Escrita por: Sofía Castagnino Bacardit
Patria, Minerva y María Teresa Mirabal se convirtieron en símbolos de lucha feminista con su militancia para derrocar el gobierno de facto de Rafael Trujillo.
“Las hermanas Mirabal perdieron sus alas, pero no su coraje”, es la frase que aparece en la tapa del libro En el tiempo de las mariposas de Julia Álvarez, donde relata la historia de Patria, Minerva y María Teresa Mirabal, las mujeres que pusieron alma, espíritu y cuerpo para derrotar al dictador dominicano Rafael Leónidas Trujillo. En 1999 la ONU declaró el 25 de noviembre como el Día internacional de la Eliminación de la violencia contra la mujer en honor a su historia.
El 25 de noviembre de 1960 en el puente de Marapica, República Dominicana, las hermanas Mirabal y el conductor del auto, Rufino de la Cruz fueron interceptados por sicarios bajo el mando de Ciriaco de La Rosa, cabo de la Policía Nacional. A punta de pistola las obligaron a subir al vehículo de los que minutos después serían sus asesinos.
Luego de torturarlas, las estrangularon con pañuelos, las metieron de nuevo en su jeep y las arrojaron por un barranco. Al día siguiente, el diario El Caribe difundió la noticia de que las tres hermanas habían tenido un trágico accidente de tránsito que les costó la vida. Pero el tiempo, la historia y la verdad se hicieron paso a pesar de la adversidad, y se hizo justicia.

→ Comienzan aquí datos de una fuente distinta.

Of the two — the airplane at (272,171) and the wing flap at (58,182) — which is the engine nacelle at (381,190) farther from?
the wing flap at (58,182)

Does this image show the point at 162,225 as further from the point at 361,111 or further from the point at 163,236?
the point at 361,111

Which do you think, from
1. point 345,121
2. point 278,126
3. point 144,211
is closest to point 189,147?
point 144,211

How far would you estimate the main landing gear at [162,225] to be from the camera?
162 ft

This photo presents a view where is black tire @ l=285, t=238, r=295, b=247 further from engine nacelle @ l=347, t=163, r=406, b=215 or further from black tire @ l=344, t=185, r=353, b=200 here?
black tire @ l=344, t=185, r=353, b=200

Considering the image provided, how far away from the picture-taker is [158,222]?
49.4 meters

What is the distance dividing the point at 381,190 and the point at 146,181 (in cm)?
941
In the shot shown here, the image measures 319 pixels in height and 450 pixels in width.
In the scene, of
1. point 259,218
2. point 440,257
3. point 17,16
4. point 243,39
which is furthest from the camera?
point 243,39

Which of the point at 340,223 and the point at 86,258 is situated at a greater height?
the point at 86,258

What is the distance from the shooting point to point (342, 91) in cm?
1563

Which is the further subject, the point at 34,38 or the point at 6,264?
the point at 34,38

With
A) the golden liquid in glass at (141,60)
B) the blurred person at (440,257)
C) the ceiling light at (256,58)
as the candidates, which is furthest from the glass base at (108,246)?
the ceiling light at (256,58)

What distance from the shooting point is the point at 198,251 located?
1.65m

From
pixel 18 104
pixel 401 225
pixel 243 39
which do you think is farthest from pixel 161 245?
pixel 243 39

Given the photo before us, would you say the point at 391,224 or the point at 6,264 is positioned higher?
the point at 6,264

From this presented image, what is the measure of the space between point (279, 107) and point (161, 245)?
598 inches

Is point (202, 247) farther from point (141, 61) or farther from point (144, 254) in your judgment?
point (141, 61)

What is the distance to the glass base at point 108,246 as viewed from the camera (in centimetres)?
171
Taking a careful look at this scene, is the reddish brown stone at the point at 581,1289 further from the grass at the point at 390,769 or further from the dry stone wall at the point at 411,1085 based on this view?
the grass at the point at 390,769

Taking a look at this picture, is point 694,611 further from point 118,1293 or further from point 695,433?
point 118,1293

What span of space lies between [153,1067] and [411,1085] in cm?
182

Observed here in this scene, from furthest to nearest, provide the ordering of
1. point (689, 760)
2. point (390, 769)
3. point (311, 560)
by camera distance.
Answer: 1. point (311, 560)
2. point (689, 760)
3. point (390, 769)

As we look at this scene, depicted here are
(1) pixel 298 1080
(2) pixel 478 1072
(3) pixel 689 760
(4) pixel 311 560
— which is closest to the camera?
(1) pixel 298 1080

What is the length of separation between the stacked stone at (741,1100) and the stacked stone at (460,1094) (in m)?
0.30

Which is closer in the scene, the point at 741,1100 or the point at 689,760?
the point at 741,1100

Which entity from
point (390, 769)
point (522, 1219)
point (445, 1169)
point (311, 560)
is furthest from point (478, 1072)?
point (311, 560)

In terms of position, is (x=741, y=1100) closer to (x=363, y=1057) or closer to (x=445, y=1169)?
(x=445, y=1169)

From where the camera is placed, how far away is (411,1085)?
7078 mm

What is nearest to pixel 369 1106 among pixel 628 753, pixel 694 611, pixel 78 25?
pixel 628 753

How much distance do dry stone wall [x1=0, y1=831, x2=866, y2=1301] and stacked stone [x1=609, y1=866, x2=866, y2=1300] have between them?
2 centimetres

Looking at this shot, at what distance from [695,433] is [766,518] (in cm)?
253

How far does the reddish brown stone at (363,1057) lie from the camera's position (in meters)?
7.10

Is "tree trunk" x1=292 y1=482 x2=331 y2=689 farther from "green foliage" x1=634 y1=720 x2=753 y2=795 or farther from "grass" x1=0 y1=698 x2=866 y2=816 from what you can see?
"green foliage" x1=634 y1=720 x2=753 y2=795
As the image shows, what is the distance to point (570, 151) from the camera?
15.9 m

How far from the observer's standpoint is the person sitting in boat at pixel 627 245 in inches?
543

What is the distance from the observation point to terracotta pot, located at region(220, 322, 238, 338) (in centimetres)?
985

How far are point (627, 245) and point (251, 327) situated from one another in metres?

Al momento del cruel asesinato de las hermanas, el dictador Rafael Trujillo llevaba 30 años en el poder. República Dominicana vivía bajo el miedo y los abusos de un gobierno que había ganado las elecciones fraudulentamente en 1930 para perpetuarse en el poder, hasta 1961, cuando Trujillo fue asesinado.
Dedé Mirabal, la única sobreviviente de las cuatro hermanas, dedicó su vida a contar la historia de “las mariposas” hasta el momento de su muerte, en el 2014.
El cuerpo de las mujeres como un “territorio de conquista”

Once años antes de la persecución seguida de muerte de las militantes, en 1949, Minerva había sido acosada sexualmente por Trujillo en un baile que habían organizado en honor al dictador en el Palacio de la Gobernación de Santiago. Según Dedé, la hermana que sobrevivió, haber rechazado públicamente al primer mandatario, fue el principio del fin para su familia.
Después de ese baile, las hermanas se involucraron cada vez más en la militancia clandestina y junto a sus maridos organizaban reuniones donde se planeaban ataques al gobierno dictatorial.
El ataque sexual hacia Minerva es un ejemplo de lo que señala la antropóloga argentina Rita Segato en Estructuras elementales de la violencia como el cuerpo de la mujer como “territorio de conquista” o “un lienzo de la violencia”. En el libro se expone que la violencia sexual no es un acto privado ni motivado por deseo sexual sino que es una forma de comunicación entre varones dentro de un orden patriarcal y el cuerpo de la mujer es usado como soporte para enviar mensajes de poder, dominación y estatus a otros hombres.
“El cuerpo de las mujeres funciona como un territorio simbólico donde se escriben mensajes de soberanía masculina», señala la autora.
El acto de resistencia de Minerva esa noche en el baile y los años de militancia que le siguieron junto a sus hermanas fueron las semillas para que crezca un espíritu de rebeldía, sororidad, acompañamiento y lucha feminista que continúa hasta hoy. Las alas de “las mariposas” fueron cortadas, pero su revoloteo aún se escucha y más fuerte que nunca.